» **TEXT BLOCK**
┏━━
This also applies to the discussion of a decentralization and / or globalization of the art world and its biennials. Rather than viewing biennials and mega-exhibitions as essential categories having fixed representations and implications, I would suggest this contextual and relational view on them. They offer a stage, surely, but one does not have to follow the script. That is, we can look at their specific placement and relation to their surroundings, each other and the general circulation of discourse through the art world. What is, for instance, the relationship between site-specific art projects and the notion of the local, the relationship between site-specific projects and tourism, and, finally, between tourism and migration? Often site-specific projects not only bring a cultural value to remote areas, and interact with the local in a displacement of art from the centres to the margins, but they also bring financial rewards to the site in terms of increased tourism. And the same can of course be stated about international biennials and other recurrent mega-exhibitions. But the notion of tourism should not be separated from another form of travel that brings about cultural exchange and interaction, that is, migration. The differentiation between these two kinds of travel not only indicates the content of these forms of travel, but also their contexts; tourism indicates legalized travel and spending, usually from richer countries to other rich countries and / or poor countries. Tourism equals income and enlightenment, consumption and information – just like in a biennial. Migration, on the other hand, is nowadays mostly illegal, and usually viewed as unwelcome as it is unprofitable and culturally alien. One only has to watch the literal fence on the us side of the us-Mexican border, or the establishment of an internal open market in Europe while its external borders, especially against North Africa and the Middle East, are increasingly guarded and closed, turning the European Union into a European Fortress.
┗━━
» **TASKS TO COMPLETE**
**1.** In the passage on biennials, tourism and migration, why is migration usually viewed as unwelcome? Answer in one to three sentences.
**2.** According to the passage on biennials, tourism and migration, against which regions are Europe's external borders especially guarded?

(Stored data entries)
┏━━
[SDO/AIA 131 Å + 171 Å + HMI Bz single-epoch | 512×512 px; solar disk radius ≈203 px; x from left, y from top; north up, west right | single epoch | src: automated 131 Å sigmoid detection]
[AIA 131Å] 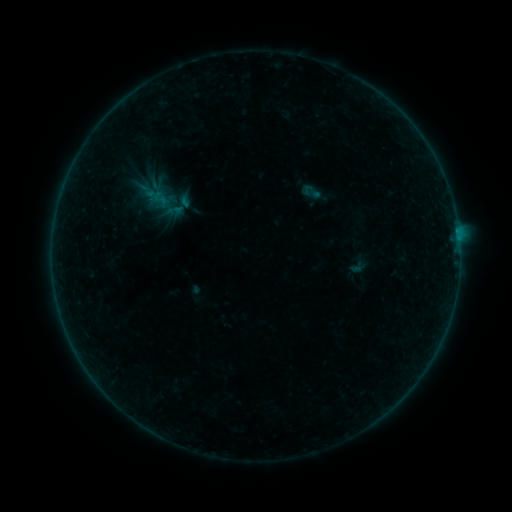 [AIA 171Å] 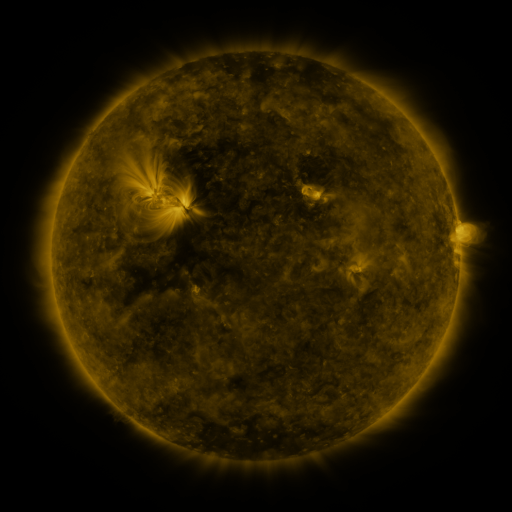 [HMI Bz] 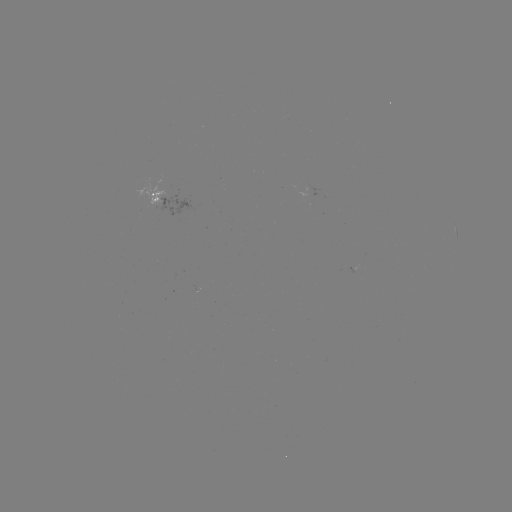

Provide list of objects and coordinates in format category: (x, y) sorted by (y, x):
sigmoid: (311, 192)
sigmoid: (160, 198)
┗━━
» **ANSWERS TO THE EXERCISE**
**1.** Migration is usually viewed as unwelcome because it is seen as unprofitable and culturally alien. This contrasts with tourism, which the passage links to legalized travel, spending and income.

**2.** North Africa and the Middle East.